Broward Judge Jill Levy and the rest of the courtroom on Tuesday saw a separate cell phone video showing teens after school in a wild brawl in the parking lot of the Tamarac shopping plaza on a day prior to the incident where then 15-year-old DeLucca Rolle was arrested.

The video was played by defense attorneys for BSO Deputies Christopher Krickovich and Sgt. Gregory LaCerra. Both deputies say the prosecutions against them should cease.

Prosecutors say the deputies used excessive force and they have been charged with battery. The video from that day shows the teen's head hitting the pavement while Krickovich is on top of him.

Late Monday afternoon, a woman testified who works at Taravella High School and was hired to help with the students who go to the parking lot after school where a McDonald’s is located.

"It got to where the kids started fighting even with the officer there. I would have to go out and tell the officer they are having a fight over here," Mamie Williams said.

Williams said she had been working after school at the McDonald’s a decade before things went downhill.

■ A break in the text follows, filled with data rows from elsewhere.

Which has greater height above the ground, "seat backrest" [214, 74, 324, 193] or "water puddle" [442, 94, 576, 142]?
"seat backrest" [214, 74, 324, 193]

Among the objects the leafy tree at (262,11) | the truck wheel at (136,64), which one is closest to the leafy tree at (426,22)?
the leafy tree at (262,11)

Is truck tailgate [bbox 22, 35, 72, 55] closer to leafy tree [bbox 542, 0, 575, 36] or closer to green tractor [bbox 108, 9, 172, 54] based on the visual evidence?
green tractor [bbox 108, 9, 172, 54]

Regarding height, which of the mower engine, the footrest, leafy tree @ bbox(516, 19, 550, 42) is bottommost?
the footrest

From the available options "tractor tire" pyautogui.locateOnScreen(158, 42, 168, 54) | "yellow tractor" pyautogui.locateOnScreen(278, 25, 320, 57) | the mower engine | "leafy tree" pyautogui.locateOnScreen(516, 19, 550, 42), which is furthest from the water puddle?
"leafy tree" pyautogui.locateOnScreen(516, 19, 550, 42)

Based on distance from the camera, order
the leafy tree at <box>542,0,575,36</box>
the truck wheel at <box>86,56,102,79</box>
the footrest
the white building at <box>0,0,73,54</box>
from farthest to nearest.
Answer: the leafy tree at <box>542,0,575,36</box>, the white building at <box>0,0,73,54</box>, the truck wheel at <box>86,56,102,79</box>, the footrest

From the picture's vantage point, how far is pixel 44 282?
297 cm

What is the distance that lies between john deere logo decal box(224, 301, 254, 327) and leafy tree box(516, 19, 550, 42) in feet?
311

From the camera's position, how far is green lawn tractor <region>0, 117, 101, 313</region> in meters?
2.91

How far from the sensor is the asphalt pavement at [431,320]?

“Around about ‘16 or ‘17 it’s terrible. They are fighting everyday, every other day its got so bad,” she said.

Also testifying over zoom on Tuesday was Deputy Joseph Cona, who said he believed LaCerra was in big trouble because of the way he called for help over the radio.

"He was in distress like he was in danger,” Cona said.

Cona told Krickovich’s defense attorney, Jermey Kroll, that he hadn’t hear LaCerra ever sound like that on the radio before.

A woman working at a restaurant in the plaza also testified that the number of teens in the shopping plaza had a negative impact on their business and at times customers stayed away.

All the testimony was an effort to try and bolster the deputies' claim that it was a dangerous situation they were going into and therefore the "Stand Your Ground" immunity applies to them.

It's one of the first times law enforcement officers are using "Stand Your Ground" since the Florida Supreme Court gave it the green light. The burden is now on prosecutors to convince Levy by clear and convincing evidence that the deputies should not be granted the immunity.